Last week, Greenpeace activists entered a GM maize field in Grezet Cavagnan, southern France, and carved a giant 'crop circle' with an 'X' in the maize, marking the field, according to the activists, as a contamination zone.
The action was in response to a ruling by a French court, in which Greenpeace France was ordered to take down maps from its website that showed the location of commercial GM maize fields in France.
"As we are now forbidden to publish these maps of GM maize on our web page, we have gone into the fields and marked it for real," said Arnaud Apoteker, of Greenpeace France.
"We will continue to show where GE maize is grown, until the French Government fulfils its responsibility and publishes an official register of GM fields that is accessible to every citizen."
According to a recent USDA GAIN report, France is set for an explosion in GM corn planting this year. The Global Agriculture Information Network (GAIN) study said that French Bt corn acreage is expected to boom from 500 ha in 2005 to 5,000 ha in 2006, as a result of the economic advantages experienced by Bt corn growers in 2005.
"The pervasive presence of the European corn borer in Southern France provides strong incentive for further expansion," wrote Marie-Cecile Henard.

> Supplied information:

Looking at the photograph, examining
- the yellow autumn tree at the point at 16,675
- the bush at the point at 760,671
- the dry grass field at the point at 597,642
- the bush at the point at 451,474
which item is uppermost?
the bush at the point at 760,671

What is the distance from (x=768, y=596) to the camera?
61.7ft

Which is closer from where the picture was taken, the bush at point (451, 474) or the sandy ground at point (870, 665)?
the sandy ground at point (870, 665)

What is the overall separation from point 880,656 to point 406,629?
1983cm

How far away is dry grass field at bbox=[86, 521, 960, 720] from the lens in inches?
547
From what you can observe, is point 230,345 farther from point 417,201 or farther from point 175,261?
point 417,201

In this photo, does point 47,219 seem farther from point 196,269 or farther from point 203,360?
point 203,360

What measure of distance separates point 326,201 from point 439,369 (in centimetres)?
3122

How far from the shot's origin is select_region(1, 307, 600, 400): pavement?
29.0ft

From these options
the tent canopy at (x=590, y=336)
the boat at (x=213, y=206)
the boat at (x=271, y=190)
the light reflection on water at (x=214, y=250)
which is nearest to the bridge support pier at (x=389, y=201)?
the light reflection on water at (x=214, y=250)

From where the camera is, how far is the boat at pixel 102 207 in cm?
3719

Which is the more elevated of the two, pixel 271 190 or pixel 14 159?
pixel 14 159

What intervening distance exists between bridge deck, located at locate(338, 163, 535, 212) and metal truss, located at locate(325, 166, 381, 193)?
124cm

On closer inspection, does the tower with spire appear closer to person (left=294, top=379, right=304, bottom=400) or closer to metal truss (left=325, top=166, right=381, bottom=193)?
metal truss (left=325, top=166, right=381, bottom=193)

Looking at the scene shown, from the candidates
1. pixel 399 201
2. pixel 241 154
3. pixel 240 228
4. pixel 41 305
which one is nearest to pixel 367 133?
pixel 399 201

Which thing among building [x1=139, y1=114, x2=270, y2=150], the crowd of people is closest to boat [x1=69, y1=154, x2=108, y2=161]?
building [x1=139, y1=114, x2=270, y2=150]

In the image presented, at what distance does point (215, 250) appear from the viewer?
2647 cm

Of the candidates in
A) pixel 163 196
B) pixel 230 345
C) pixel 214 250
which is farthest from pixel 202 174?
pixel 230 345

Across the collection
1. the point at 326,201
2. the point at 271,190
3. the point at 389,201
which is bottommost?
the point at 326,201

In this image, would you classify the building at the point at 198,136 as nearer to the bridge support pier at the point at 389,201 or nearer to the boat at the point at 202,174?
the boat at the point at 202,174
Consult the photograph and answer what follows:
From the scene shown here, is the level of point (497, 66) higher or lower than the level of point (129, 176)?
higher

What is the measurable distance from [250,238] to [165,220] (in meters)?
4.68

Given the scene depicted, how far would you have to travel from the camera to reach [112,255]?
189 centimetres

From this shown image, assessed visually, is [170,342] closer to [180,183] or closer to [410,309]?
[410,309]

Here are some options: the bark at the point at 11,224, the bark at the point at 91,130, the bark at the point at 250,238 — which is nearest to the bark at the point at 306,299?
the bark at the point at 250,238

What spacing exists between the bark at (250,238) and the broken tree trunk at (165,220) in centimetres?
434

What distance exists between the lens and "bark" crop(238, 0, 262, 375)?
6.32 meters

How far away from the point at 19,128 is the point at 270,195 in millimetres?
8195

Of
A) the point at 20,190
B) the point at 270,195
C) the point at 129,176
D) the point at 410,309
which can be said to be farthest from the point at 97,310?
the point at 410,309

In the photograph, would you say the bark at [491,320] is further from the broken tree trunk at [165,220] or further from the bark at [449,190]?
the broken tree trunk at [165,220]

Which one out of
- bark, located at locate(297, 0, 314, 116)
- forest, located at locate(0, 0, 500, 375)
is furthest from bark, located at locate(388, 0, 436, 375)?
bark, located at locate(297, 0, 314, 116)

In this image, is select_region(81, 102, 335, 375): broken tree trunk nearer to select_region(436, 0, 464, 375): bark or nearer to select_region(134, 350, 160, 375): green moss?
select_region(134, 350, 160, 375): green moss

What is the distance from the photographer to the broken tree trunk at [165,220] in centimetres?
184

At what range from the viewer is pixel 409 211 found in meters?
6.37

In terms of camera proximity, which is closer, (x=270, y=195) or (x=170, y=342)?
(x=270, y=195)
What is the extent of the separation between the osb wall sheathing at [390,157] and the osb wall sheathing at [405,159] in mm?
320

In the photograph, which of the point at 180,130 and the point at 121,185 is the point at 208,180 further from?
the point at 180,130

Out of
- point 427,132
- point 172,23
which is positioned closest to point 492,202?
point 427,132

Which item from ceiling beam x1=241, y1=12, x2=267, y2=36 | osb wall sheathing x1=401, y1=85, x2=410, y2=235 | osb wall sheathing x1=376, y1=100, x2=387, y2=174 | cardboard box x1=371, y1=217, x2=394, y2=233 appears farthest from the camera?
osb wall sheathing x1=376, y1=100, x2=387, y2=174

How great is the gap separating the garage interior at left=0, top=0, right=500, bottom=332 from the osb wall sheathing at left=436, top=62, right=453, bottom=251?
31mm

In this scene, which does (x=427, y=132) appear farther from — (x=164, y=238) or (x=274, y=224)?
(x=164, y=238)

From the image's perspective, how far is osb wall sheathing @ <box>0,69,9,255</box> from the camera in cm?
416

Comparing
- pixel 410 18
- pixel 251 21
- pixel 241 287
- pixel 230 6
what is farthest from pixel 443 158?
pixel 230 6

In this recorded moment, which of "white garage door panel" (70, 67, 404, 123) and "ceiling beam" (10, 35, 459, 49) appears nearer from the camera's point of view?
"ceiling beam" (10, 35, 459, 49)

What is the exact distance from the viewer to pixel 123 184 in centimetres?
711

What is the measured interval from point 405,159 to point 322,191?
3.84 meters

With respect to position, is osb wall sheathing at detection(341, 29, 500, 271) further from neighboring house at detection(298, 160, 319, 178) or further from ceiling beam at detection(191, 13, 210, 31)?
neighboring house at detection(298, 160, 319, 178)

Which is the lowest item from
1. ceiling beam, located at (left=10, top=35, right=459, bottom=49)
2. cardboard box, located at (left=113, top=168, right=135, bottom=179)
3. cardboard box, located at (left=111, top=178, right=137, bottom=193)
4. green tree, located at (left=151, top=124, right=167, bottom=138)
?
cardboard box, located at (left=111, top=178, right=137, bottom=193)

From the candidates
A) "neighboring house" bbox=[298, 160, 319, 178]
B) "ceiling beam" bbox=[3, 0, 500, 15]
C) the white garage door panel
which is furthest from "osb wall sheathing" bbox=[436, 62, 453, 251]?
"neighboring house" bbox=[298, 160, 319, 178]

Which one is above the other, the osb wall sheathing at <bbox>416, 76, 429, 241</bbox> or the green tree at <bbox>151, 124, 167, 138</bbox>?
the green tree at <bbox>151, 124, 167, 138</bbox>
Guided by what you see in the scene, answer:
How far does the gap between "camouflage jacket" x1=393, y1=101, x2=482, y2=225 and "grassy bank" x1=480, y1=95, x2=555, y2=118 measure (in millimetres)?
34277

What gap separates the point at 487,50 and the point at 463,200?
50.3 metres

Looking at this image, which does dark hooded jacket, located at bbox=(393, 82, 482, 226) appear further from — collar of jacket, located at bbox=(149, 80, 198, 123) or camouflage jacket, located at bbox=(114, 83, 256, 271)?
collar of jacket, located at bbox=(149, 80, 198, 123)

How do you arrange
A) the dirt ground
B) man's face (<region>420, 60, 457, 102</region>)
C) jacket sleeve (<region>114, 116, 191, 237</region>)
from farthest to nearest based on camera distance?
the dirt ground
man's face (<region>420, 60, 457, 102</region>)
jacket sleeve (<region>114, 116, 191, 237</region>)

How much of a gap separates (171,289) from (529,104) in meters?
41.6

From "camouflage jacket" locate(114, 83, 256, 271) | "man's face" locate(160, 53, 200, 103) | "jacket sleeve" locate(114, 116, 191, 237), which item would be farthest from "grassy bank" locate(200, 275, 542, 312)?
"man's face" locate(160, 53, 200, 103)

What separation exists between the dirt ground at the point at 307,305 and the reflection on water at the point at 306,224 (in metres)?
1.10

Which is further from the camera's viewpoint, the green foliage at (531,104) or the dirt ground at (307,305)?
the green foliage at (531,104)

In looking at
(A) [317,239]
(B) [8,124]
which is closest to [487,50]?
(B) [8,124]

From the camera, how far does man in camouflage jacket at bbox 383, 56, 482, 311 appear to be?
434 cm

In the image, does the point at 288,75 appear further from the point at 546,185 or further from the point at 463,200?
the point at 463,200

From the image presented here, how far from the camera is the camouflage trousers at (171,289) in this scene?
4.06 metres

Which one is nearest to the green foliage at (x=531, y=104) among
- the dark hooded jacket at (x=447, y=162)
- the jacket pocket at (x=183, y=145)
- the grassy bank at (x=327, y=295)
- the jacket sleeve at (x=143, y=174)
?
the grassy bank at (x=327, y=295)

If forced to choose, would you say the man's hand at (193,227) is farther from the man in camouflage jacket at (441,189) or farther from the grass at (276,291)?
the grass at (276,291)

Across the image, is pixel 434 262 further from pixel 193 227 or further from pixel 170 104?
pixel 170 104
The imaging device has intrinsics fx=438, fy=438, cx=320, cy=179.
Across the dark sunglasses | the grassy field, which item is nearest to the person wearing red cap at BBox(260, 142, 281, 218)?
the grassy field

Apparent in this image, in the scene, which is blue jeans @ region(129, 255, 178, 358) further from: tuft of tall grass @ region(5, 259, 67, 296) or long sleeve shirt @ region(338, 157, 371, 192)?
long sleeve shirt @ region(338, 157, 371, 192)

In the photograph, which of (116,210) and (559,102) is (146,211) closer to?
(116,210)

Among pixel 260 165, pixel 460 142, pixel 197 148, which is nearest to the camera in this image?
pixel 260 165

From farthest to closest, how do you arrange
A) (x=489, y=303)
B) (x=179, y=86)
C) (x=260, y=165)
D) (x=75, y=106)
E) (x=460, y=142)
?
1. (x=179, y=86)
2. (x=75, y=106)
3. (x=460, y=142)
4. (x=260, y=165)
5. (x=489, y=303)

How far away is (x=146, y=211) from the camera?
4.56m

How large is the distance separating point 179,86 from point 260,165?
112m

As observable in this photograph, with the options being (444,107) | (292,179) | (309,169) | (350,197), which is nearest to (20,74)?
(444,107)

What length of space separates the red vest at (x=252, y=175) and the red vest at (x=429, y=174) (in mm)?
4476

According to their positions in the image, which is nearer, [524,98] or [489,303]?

> Requirement 1: Output the passage of the GM maize article between "Last week, Greenpeace" and "a contamination zone.", inclusive, copied exactly.
> Requirement 2: In the GM maize article, what French Bt corn acreage does the GAIN study expect for 2006?

> Full output 1:
Last week, Greenpeace activists entered a GM maize field in Grezet Cavagnan, southern France, and carved a giant 'crop circle' with an 'X' in the maize, marking the field, according to the activists, as a contamination zone.

> Full output 2: 5,000 ha